What is required:
Copy out every line of the material below without changing a single character.

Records
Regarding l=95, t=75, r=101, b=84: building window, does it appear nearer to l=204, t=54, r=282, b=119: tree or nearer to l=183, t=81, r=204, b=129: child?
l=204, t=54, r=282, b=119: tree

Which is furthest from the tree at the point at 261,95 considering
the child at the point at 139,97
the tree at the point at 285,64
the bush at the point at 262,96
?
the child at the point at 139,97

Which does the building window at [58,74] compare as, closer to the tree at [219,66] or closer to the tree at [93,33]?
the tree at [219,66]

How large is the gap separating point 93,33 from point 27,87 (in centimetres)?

Solution to this exercise:
Regarding l=95, t=75, r=101, b=84: building window, does it appear nearer to l=204, t=54, r=282, b=119: tree or nearer to l=183, t=81, r=204, b=129: child?
l=204, t=54, r=282, b=119: tree

Which is furthest from the tree at the point at 261,95 considering
the child at the point at 139,97
the tree at the point at 285,64
the bush at the point at 262,96
?
the child at the point at 139,97

Which does the building window at [58,74] compare as, closer to the tree at [219,66] or closer to the tree at [93,33]?
the tree at [219,66]

How large is the gap separating point 93,33 from point 27,87 (in centimetres)?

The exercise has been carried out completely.